On Sun, 30 May 1999, Ken Evitt wrote:

> TUNES is not about features. TUNES is about integrity and consistency. TUNES
> is about simplicity and elegance. Linux started out as one man's personal
> project. But because it was useful, and free, people made of it what they
> wanted. The purpose of Retro and Brian's Arrow system is not to implement
> every feature anyone would like but to make those implementations possible,
> in a unique way--and that is TUNES.

Let me make something clear, I don't understand Brian's work yet (I'm not
sure anybody else in this group really does), but I do give him credit as,
being a trusting kind of guy, it seems to be  step in the correct
direction (formal semantics).  Although he could just have randomly pasted
words from some advanced texts and I wouldn't know the difference.  I
think that we shouldn't worry about a ukerenel right now, because you
couldn't make one hundredth as useful as the platforms currently available
(see my questions to tcn, he hasn't even planned for the real issues
involved in making an advanced ukernel).

 Everything that TUNES will handle or do
> has already been handled or done.

Would you like to say that again please?

 TUNES is fundamentally different because
> it will be a computing system that is unified, integrated, whole. TUNES will
> be organic--it will start small and grow outwards.

Not if we are approaching using the same old way all software is designed.
Are you familliar with large software projects?

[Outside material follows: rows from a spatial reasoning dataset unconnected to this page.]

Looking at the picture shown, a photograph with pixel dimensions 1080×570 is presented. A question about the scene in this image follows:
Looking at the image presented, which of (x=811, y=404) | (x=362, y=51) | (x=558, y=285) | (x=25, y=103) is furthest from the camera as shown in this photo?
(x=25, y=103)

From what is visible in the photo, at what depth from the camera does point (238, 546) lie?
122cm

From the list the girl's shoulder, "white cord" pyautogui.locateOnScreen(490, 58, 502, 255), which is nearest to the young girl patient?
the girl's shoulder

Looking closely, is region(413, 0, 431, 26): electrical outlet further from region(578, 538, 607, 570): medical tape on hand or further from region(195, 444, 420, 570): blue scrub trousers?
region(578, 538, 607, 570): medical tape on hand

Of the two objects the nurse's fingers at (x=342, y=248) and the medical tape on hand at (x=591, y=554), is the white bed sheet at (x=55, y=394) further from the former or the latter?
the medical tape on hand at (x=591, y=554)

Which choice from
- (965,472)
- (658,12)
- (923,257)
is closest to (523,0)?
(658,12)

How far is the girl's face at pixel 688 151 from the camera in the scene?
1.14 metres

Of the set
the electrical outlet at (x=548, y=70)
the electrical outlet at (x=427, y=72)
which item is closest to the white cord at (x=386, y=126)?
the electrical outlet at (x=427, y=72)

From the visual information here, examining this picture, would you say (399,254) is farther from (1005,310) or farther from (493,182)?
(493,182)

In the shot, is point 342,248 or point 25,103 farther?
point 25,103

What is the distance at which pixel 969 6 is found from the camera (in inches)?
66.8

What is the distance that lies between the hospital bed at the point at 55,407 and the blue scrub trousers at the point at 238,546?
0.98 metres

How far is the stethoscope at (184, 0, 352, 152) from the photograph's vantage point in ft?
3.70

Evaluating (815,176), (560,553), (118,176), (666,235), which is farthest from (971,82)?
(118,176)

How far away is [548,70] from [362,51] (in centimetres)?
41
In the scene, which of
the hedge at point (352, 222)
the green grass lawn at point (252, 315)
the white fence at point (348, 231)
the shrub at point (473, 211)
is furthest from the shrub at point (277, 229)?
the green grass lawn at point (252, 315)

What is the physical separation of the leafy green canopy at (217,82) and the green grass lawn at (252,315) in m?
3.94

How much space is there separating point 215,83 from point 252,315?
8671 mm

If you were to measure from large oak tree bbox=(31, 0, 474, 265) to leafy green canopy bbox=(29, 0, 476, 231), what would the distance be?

THe end is always the
same, a huge codebase with unbelieveable inertia.  What you are
effectivley saying is that it doesn't matter how we go about things,
somehow in the end everything will be integrated together. Things in the
real world are not so easy. We must have
the correct mindset starting off, not just making another huge peice of
software.


 That is the purpose of
> Retro and the Arrow system--the small seed from which future trees will
> grow.

again you're putting an orange and an apple in the same basket.  The
'seeds' you speak of with retro, have already been planted in the form of
just about every other OS, and many of them have grown into large useful
trees.  We want something different don't we?  Why not stand on the
shoulders of giants to see a little further...

 It is the fundamental that TUNES seeks to address--not specific
> features. 
Sure, and tcn is already impliemting an API that is not unlike any other,
and will have more bugs than a mature platform, and won't have all the
nice features that we can enjoy in a mature platforms.

That is why I don't think Retro is a waste of time--because it
> will be, from its beginning, an integrated thing that will become TUNES.